Records of spatial reasoning questions:
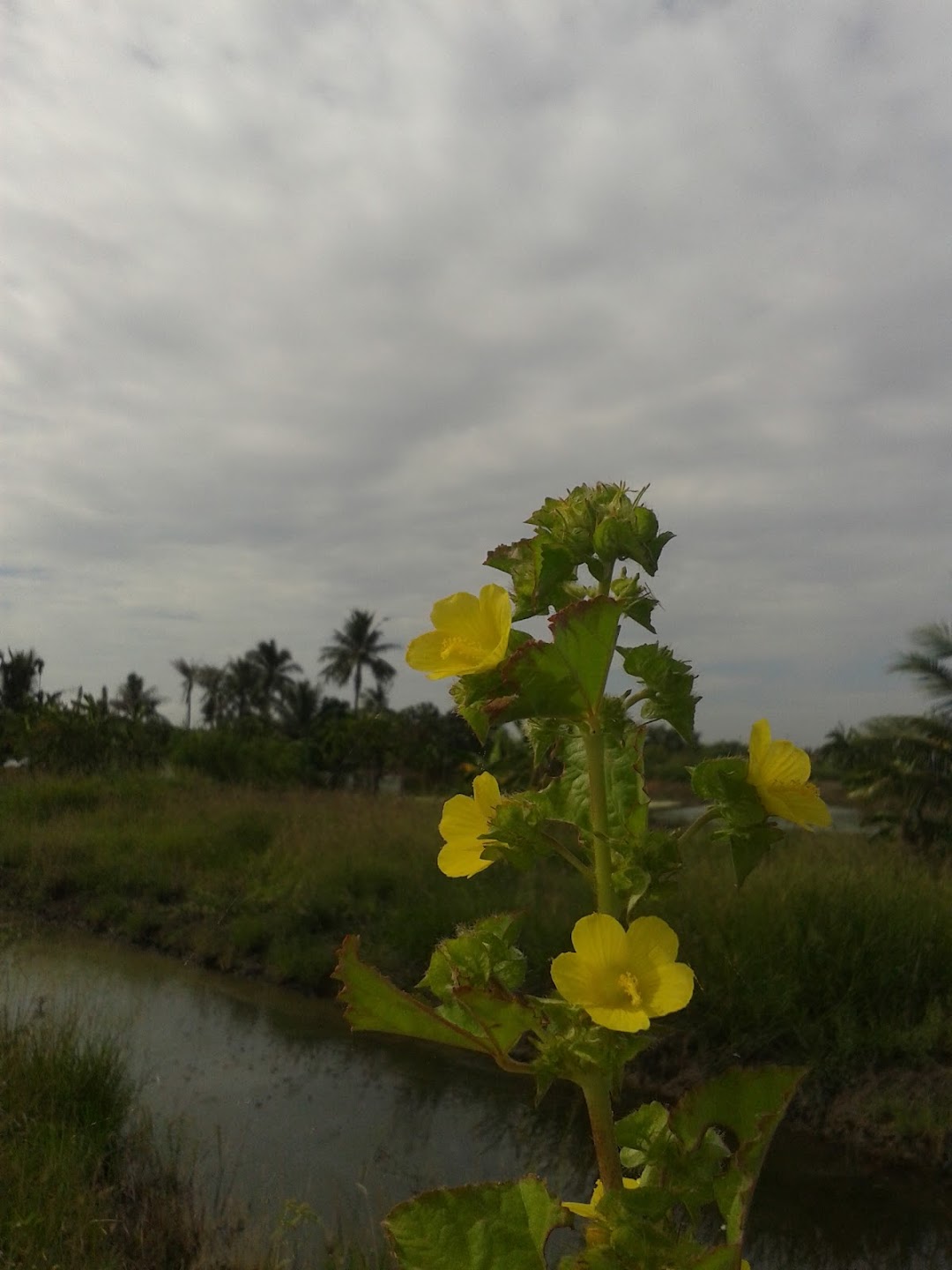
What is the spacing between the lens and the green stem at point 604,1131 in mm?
1063

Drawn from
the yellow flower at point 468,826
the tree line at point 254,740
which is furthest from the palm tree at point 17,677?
the yellow flower at point 468,826

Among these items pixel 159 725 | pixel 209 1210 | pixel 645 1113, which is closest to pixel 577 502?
pixel 645 1113

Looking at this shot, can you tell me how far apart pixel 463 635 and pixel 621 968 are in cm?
44

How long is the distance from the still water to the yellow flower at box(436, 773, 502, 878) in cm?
425

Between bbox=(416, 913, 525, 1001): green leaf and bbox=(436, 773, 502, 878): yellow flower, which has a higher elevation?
bbox=(436, 773, 502, 878): yellow flower

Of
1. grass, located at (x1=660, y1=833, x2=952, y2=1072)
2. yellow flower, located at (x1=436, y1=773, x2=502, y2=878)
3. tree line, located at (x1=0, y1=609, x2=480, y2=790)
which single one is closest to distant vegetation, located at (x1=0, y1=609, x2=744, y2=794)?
tree line, located at (x1=0, y1=609, x2=480, y2=790)

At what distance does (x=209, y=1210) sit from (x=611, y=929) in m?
5.21

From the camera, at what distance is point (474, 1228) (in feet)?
3.42

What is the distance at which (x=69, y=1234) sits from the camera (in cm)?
438

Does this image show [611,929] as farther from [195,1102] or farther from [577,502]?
[195,1102]

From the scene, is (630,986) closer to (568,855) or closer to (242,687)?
(568,855)

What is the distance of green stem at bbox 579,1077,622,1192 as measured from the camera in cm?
106

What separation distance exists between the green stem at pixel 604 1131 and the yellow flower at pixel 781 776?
38cm

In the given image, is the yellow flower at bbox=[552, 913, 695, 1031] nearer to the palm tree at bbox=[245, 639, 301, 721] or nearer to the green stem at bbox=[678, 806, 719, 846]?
the green stem at bbox=[678, 806, 719, 846]
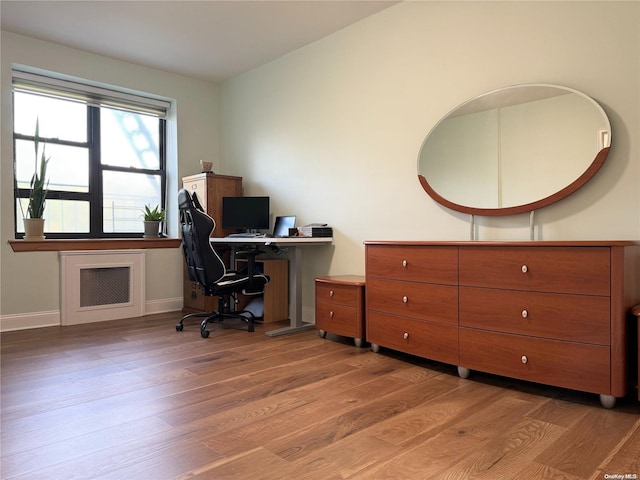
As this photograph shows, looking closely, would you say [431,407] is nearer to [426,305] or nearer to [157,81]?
[426,305]

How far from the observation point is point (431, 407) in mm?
2062

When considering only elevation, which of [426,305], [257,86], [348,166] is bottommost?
[426,305]

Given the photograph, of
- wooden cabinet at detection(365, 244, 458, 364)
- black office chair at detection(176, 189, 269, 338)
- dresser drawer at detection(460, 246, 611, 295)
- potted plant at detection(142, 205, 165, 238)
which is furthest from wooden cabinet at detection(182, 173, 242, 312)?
dresser drawer at detection(460, 246, 611, 295)

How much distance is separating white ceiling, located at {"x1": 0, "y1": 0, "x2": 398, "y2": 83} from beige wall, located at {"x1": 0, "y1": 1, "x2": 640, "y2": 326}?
172 mm

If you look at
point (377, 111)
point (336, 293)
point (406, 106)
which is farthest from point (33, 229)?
point (406, 106)

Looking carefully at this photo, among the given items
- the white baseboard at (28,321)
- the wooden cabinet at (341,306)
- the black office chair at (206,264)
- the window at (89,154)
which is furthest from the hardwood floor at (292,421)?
the window at (89,154)

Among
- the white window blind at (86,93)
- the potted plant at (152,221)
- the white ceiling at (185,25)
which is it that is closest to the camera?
the white ceiling at (185,25)

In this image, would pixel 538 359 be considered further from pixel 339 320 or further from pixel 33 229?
pixel 33 229

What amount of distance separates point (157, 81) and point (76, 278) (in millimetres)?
2296

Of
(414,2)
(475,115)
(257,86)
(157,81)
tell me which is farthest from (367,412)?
(157,81)

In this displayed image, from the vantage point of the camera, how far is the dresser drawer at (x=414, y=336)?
2543 mm

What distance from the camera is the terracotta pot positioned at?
13.1 feet

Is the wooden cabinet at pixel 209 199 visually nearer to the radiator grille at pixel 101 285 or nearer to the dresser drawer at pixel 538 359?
the radiator grille at pixel 101 285

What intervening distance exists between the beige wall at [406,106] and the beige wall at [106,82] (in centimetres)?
34
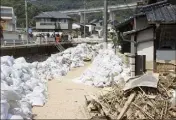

[The problem]:
Replace "still water" with "calm water" throughout the records and write them out again with everything else unchanged. Leave out the pictures.

[Output]:
What is the spacing between the lens and the green stem at point 604,1131 in mm?
1063

Drawn from
the yellow flower at point 468,826
the tree line at point 254,740
which is furthest from the palm tree at point 17,677?
the yellow flower at point 468,826

Among these items pixel 159 725 | pixel 209 1210 | pixel 645 1113, which is closest to pixel 577 502?
pixel 645 1113

Looking at this shot, can you tell me how far apart pixel 463 635 and pixel 621 968 are in cm?
44

How long is the distance from the calm water to the yellow flower at box(436, 773, 502, 878) in cm?
425

Between bbox=(416, 913, 525, 1001): green leaf and bbox=(436, 773, 502, 878): yellow flower, which has a higher elevation?
bbox=(436, 773, 502, 878): yellow flower

Of
1. grass, located at (x1=660, y1=833, x2=952, y2=1072)
2. yellow flower, located at (x1=436, y1=773, x2=502, y2=878)
3. tree line, located at (x1=0, y1=609, x2=480, y2=790)
which single one is closest to distant vegetation, located at (x1=0, y1=609, x2=744, y2=794)?
tree line, located at (x1=0, y1=609, x2=480, y2=790)

At what distance does (x=209, y=1210) sit from (x=611, y=929) in m?
5.21

From the camera, at what distance is point (474, 1228) (in feet)?
3.42

What is the distance at which (x=69, y=1234) sits from the camera (in cm)?
438

Does this image show [611,929] as farther from [195,1102] or farther from [577,502]?
[195,1102]

From the scene, is (630,986) closer to (568,855) or closer to (242,687)?
(568,855)

What is the distance of green stem at bbox 579,1077,622,1192 as measured from the camera in cm?
106

What separation distance exists between the green stem at pixel 604 1131 and the yellow flower at pixel 781 776?
38cm

In the given image, is the yellow flower at bbox=[552, 913, 695, 1031] nearer to the palm tree at bbox=[245, 639, 301, 721] or nearer to the green stem at bbox=[678, 806, 719, 846]?
the green stem at bbox=[678, 806, 719, 846]
As this photograph shows, looking closely, would you say [431,407] is nearer to [426,305] or nearer to [157,81]?
[426,305]

How far from the observation point is point (431, 407) in mm?
2062

When considering only elevation, which of [426,305], [257,86], [348,166] is bottommost?
[426,305]

Given the photograph, of
- wooden cabinet at detection(365, 244, 458, 364)
- black office chair at detection(176, 189, 269, 338)
- dresser drawer at detection(460, 246, 611, 295)
- potted plant at detection(142, 205, 165, 238)
which is furthest from wooden cabinet at detection(182, 173, 242, 312)?
dresser drawer at detection(460, 246, 611, 295)

How much distance is separating white ceiling, located at {"x1": 0, "y1": 0, "x2": 398, "y2": 83} from beige wall, located at {"x1": 0, "y1": 1, "x2": 640, "y2": 326}?
172 mm

If you look at
point (377, 111)
point (336, 293)
point (406, 106)
which is farthest from point (33, 229)?
point (406, 106)

Looking carefully at this photo, among the given items
- the white baseboard at (28,321)
- the wooden cabinet at (341,306)
- the black office chair at (206,264)
- the window at (89,154)
which is furthest from the hardwood floor at (292,421)?
the window at (89,154)

Among
- the white window blind at (86,93)
- the potted plant at (152,221)
- the white ceiling at (185,25)
which is it that is closest to the camera?
the white ceiling at (185,25)

In this image, would pixel 538 359 be considered further from pixel 339 320 or further from pixel 33 229?
pixel 33 229

What amount of distance separates point (157, 81) and point (76, 278) (in millimetres)?
2296

Of
(414,2)
(475,115)
(257,86)
(157,81)
tell me which is farthest from (367,412)?
(157,81)

In this displayed image, from the vantage point of the camera, how far is the dresser drawer at (x=414, y=336)?
2543 mm

What distance from the camera is the terracotta pot positioned at?
13.1 feet

Is the wooden cabinet at pixel 209 199 visually nearer to the radiator grille at pixel 101 285 or nearer to the dresser drawer at pixel 538 359?
the radiator grille at pixel 101 285

What intervening distance exists between the beige wall at [406,106] and the beige wall at [106,82] (in centimetres)?
34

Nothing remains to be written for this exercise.